_What is required_
Whenever the string "mounting" appears in a line of the listing below, that line counts. Say how many lines count, and give nothing else.

_Supplied material_
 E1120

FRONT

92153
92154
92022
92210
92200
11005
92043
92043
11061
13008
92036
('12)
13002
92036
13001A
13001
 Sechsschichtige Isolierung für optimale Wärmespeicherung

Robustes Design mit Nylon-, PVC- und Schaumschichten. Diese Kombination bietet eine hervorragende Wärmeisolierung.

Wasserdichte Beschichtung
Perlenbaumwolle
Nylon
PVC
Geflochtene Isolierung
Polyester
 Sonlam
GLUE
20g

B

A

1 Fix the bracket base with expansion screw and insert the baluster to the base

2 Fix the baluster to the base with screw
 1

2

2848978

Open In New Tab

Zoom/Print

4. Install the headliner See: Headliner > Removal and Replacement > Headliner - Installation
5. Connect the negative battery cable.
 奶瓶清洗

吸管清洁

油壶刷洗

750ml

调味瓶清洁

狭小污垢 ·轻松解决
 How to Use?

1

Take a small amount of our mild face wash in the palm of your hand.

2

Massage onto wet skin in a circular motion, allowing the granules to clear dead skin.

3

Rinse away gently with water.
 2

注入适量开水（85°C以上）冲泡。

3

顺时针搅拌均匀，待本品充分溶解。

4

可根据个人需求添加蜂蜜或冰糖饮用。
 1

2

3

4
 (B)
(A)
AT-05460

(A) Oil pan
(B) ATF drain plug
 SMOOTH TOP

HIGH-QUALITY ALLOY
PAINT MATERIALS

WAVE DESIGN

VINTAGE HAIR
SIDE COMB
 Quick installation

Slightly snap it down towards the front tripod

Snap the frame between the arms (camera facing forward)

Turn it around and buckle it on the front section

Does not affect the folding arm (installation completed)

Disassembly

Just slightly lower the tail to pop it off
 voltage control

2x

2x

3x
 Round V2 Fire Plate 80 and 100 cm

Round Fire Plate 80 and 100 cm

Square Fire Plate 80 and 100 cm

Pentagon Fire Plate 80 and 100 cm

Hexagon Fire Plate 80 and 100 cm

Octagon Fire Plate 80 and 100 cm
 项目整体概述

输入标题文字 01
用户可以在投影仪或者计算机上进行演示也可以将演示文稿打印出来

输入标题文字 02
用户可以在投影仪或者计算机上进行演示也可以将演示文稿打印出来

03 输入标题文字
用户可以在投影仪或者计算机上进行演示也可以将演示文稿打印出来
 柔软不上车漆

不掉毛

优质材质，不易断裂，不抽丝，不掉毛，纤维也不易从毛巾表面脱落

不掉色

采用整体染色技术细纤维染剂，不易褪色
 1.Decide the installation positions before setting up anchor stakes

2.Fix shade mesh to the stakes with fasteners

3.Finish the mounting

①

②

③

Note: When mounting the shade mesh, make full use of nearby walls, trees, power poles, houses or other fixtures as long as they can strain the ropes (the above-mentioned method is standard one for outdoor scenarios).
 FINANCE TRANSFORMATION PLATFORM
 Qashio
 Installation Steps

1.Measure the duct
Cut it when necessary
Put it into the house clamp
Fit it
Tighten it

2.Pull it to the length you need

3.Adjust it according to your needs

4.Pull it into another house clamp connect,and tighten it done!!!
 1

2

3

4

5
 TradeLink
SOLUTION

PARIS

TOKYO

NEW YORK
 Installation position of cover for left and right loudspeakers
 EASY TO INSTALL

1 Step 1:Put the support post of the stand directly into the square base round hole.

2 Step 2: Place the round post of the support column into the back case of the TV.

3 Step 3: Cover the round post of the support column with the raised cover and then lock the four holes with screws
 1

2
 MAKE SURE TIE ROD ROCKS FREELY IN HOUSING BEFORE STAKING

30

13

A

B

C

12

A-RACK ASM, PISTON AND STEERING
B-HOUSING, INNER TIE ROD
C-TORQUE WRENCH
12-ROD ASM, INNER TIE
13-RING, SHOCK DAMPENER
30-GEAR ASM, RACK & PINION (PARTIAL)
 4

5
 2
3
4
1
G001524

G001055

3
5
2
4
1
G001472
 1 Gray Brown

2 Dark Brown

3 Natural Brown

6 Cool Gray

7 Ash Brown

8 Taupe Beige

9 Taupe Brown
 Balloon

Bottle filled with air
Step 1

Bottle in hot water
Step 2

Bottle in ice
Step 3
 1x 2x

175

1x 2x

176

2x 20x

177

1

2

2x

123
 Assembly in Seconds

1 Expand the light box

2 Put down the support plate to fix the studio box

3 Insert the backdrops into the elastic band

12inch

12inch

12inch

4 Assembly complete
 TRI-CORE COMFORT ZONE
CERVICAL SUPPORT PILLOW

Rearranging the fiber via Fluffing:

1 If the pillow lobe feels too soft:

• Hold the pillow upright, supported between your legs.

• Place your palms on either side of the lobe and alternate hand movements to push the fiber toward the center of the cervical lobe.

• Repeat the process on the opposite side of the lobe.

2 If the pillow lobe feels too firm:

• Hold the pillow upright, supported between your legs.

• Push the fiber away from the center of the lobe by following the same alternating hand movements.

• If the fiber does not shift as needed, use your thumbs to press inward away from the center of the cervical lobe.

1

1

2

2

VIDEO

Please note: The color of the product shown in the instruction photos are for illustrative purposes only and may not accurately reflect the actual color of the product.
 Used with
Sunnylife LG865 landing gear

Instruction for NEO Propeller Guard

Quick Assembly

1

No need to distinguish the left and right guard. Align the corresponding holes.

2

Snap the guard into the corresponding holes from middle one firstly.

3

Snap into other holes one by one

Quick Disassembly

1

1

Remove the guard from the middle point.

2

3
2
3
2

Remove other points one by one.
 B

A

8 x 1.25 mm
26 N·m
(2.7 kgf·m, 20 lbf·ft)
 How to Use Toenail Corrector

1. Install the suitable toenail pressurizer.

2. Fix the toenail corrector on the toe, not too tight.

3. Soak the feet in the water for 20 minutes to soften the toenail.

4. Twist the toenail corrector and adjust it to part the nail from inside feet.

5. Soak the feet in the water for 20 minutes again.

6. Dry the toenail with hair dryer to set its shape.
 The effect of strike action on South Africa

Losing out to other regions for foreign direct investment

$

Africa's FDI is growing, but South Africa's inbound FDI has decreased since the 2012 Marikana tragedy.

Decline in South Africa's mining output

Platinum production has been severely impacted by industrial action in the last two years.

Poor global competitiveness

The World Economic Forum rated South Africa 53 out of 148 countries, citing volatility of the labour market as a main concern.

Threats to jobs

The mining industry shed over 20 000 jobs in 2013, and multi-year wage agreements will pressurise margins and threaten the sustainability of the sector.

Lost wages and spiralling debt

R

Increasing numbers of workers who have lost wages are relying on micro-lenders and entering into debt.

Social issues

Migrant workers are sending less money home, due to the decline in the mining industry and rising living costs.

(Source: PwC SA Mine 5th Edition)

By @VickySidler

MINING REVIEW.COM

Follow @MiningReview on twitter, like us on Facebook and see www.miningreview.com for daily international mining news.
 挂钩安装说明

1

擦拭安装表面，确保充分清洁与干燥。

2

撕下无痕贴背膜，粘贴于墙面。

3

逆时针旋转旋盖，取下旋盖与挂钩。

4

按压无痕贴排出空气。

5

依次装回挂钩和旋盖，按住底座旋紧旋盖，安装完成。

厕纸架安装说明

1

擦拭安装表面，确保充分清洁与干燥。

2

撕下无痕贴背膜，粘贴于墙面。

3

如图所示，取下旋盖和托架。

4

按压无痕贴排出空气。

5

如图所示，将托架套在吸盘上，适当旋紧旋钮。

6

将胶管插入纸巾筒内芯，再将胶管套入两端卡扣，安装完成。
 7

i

_Solution_
2